Le nouveau visage du fiscaliste

Des professionnels aux profils qui évoluent

Depuis toujours, la fonction fiscale est un corps conservateur qui se positionne dans la réaction plutôt que dans l’anticipation lorsqu’il s’agit de mettre en œuvre l’innovation. Susan Pitter, EY Global Deputy-Tax estime que cet état d’esprit doit évoluer et qu’une nouvelle approche est désormais nécessaire.

« Les fonctions fiscales recueillent les informations financières en temps réel, rapprochent les revenus et les impôts dus, puis produisent une déclaration, qui est un document historique », explique Susan Pitter. « Jusqu’ici, leur mission était axée sur des éléments passés, ce qui les a inscrites dans une intervention a posteriori plutôt que dans un rôle d’acteur de la transformation. Cette situation doit changer. »

Albert Lee considère que la stagnation numérique actuelle des fonctions fiscales s’explique en partie par le manque d’expérience : « La fiscalité n’est pas habituée à investir dans les infrastructures », remarque-t-il. « Le fiscaliste de demain aura besoin de connaissances et de compétences technologiques. Il devra aussi maîtriser les interactions avec les entreprises », annonce Albert Lee. « Le fiscaliste devra sortir du bureau dans lequel il était cantonné et véhiculer sa vision dans toute l’organisation en mobilisant ses compétences en leadership. »

+++

*Exercices:*
- 1) Transcrivez fidèlement le passage de l'extrait consacré au fiscaliste qui va de « Le nouveau visage » à « est désormais nécessaire. ».
- 2) D'après l'extrait consacré au fiscaliste, pourquoi les fonctions fiscales se sont-elles inscrites dans une intervention a posteriori plutôt que dans un rôle d'acteur de la transformation ? Répondez en une à trois phrases.
- 3) Quelle fonction l'extrait consacré au fiscaliste attribue-t-il à Susan Pitter ?

*Jeu de données:*

+++

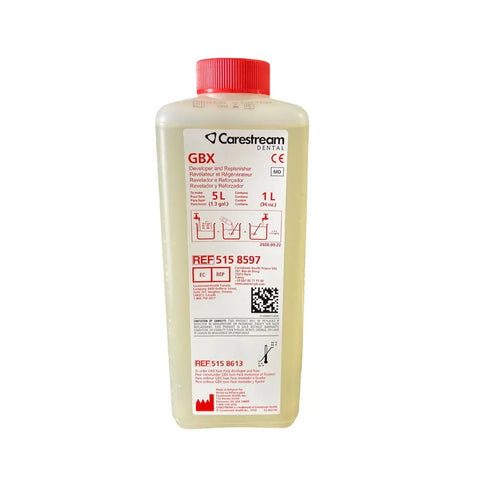 Líquido Revelador 1095ml Carestream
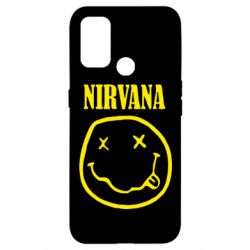 Чехол для Oppo A53/A32/A33 Nirvana (Нирвана) - PrintSalon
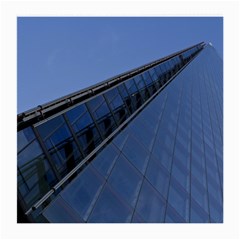 The Shard London Twin-sided Large Glasses Cleaning Cloth by Londonimages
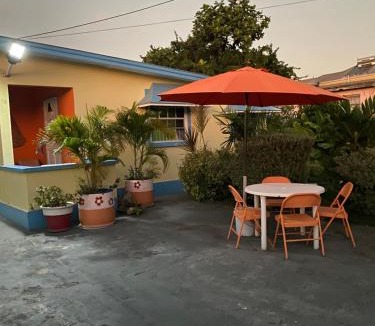 St. Lawrence Gap Apartment | Ocean Sky Apartments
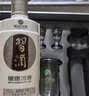 习酒 银质习酒礼盒 酱香型白酒 53度 500ml*2瓶*3盒 礼盒整箱装 实拍图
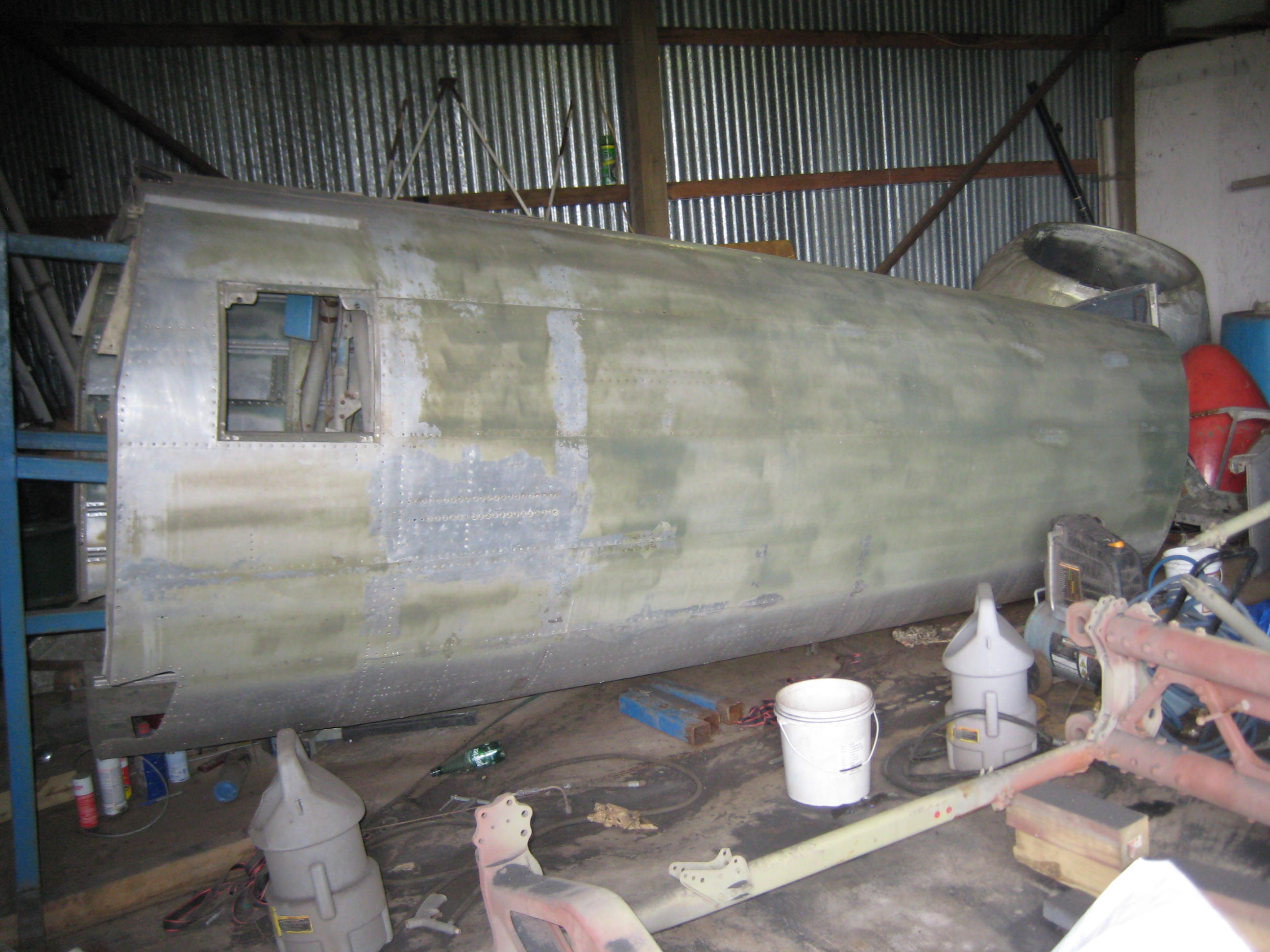 1945 Hawker Tempest II, photo 4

+++

*Liste des réponses:*
- 1)
Le nouveau visage du fiscaliste

Des professionnels aux profils qui évoluent

Depuis toujours, la fonction fiscale est un corps conservateur qui se positionne dans la réaction plutôt que dans l’anticipation lorsqu’il s’agit de mettre en œuvre l’innovation. Susan Pitter, EY Global Deputy-Tax estime que cet état d’esprit doit évoluer et qu’une nouvelle approche est désormais nécessaire.

- 2) Selon Susan Pitter, leur mission était jusqu'ici axée sur des éléments passés. Elles recueillent les informations financières, rapprochent les revenus et les impôts dus, puis produisent une déclaration, qui est un document historique.

- 3) Elle est EY Global Deputy-Tax.